Final answer:
The amount of heat that must be removed from the water to convert it to ice is 789.30 kJ. The electrical energy consumed by the freezer during this process is 1894.32 kJ, and the wasted heat delivered to the room is -1105.02 kJ.
Step-by-step explanation:
To calculate the amount of heat that must be removed from the water at 25°C to convert it to ice at -5°C, we can use the formula Q = mcΔT, where Q is the amount of heat energy, m is the mass of the substance, c is the specific heat capacity, and ΔT is the change in temperature.
First, we need to calculate the amount of heat energy required to cool the water from 25°C to 0°C. Using the specific heat capacity of water (4.18 J/g°C) and the mass of the water (1.80 kg), we get:
Q1 = (1.80 kg)(4.18 J/g°C)(25°C - 0°C) = 188.10 kJ.
Next, we need to calculate the amount of heat energy required to freeze the water at 0°C. The heat of fusion of water is 334 J/g, so:
Q2 = (1.80 kg)(334 J/g) = 601.20 kJ.
To find the total amount of heat energy that must be removed, we add Q1 and Q2:
Q = Q1 + Q2 = 188.10 kJ + 601.20 kJ = 789.30 kJ.
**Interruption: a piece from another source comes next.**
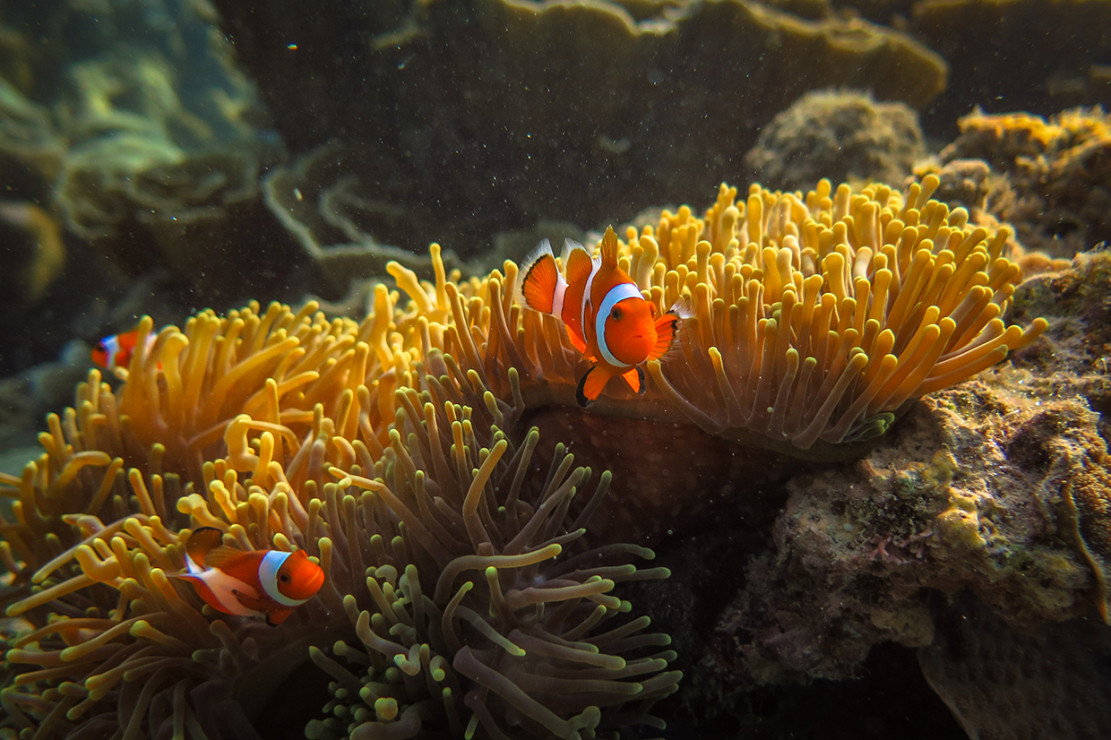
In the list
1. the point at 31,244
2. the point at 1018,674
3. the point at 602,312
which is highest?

To calculate the electrical energy consumed by the freezer, we can use the formula W = COPQ, where W is the work done, COP is the coefficient of performance, and Q is the amount of heat energy.
W = (2.40)(789.30 kJ) = 1894.32 kJ.
The wasted heat delivered to the room can be calculated by subtracting the electrical energy consumed from the total amount of heat energy:
Qwasted = Q - W = 789.30 kJ - 1894.32 kJ = -1105.02 kJ.
Therefore, the amounts of heat energy that must be removed from the water, electrical energy consumed by the freezer, and wasted heat delivered to the room are Q = 789.30 kJ, W = 1894.32 kJ, and Qwasted = -1105.02 kJ respectively.